- _Text passage_
# Fish weight



## UhohCheerio (Mar 31, 2011)

How do I know if my betta is a healthy weight? I'm very cautious about overfeeding to the point that I'm worried I underfeed! He gets Aqueon pellets, which are pretty small, twice a day, usually 3-4 at a feeding. He's crazy active and his fins look pretty, but maybe that's because I haven't managed to starve him to death yet...

I just wonder because when initially got him two months ago, he barely ate anything the first three weeks 3 pellets at a time seemed like success. But today, I kept feeding and he probably ate 10 pellets. Is that he has now settled in and his appetite is back to normal?? Does he look skinny?


----------



## bettafish15 (Oct 3, 2010)

Your fish is fine! 10 pellets is wayyy too much. A bettas stomach is the size of their EYE. 3-4 pellets a day is perfect for them. If you overfeed, it causes all kinds of problems. Bettas eat until they explode


----------



## briser (Feb 7, 2011)

- _Data section_
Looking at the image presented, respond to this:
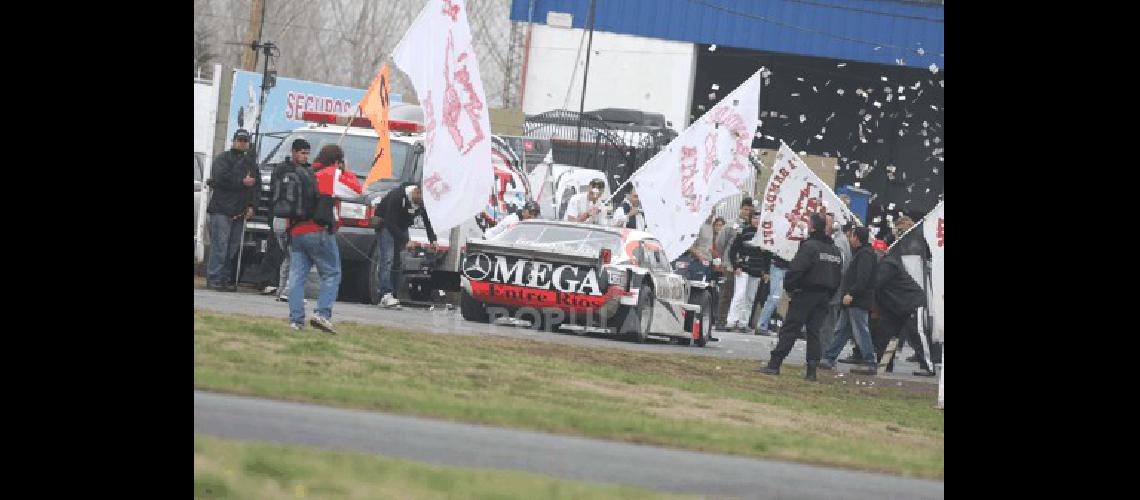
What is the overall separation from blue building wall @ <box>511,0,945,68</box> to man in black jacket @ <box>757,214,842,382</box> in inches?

* * *

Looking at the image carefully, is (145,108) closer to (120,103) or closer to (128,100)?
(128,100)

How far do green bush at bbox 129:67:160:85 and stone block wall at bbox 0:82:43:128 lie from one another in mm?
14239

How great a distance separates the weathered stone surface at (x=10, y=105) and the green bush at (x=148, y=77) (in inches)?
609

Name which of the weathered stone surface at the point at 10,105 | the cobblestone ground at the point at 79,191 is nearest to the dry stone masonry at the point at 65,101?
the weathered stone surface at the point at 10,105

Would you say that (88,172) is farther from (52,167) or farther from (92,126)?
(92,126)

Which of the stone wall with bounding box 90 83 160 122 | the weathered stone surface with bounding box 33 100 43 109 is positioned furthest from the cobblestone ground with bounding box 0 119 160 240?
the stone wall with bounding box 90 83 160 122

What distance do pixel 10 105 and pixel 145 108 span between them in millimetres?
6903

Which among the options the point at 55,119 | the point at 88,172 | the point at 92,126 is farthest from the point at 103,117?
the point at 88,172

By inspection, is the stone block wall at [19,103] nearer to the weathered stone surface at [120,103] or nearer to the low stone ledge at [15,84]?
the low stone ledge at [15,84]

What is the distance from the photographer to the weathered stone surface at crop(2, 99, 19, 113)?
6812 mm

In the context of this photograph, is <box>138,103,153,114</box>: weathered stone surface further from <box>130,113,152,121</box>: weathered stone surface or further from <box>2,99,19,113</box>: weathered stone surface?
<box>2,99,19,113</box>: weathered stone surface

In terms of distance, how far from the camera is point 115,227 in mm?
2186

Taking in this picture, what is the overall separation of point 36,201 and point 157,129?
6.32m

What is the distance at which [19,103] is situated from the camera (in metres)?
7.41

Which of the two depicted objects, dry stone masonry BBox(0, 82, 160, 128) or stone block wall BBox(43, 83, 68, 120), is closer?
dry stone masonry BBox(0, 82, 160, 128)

--

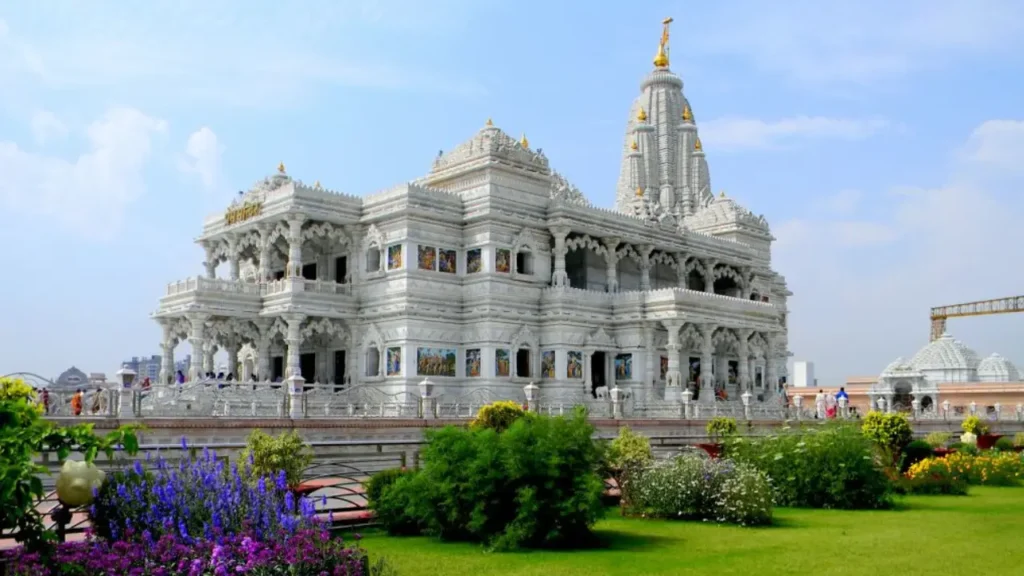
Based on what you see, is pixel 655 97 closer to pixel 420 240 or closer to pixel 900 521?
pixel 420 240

- _Aim 1_
According to the fish weight thread, how big is a betta's stomach?
- _Aim 2_
Give the stretch of entries from the line containing "Looking at the image presented, respond" through the line containing "What is the overall separation from" as a JSON list of strings, one string per line, leaving out blank lines and pictures.

- _Full answer 1_
About the size of its eye.

- _Full answer 2_
[
  "Looking at the image presented, respond to this:",
  "What is the overall separation from blue building wall @ <box>511,0,945,68</box> to man in black jacket @ <box>757,214,842,382</box> in inches?"
]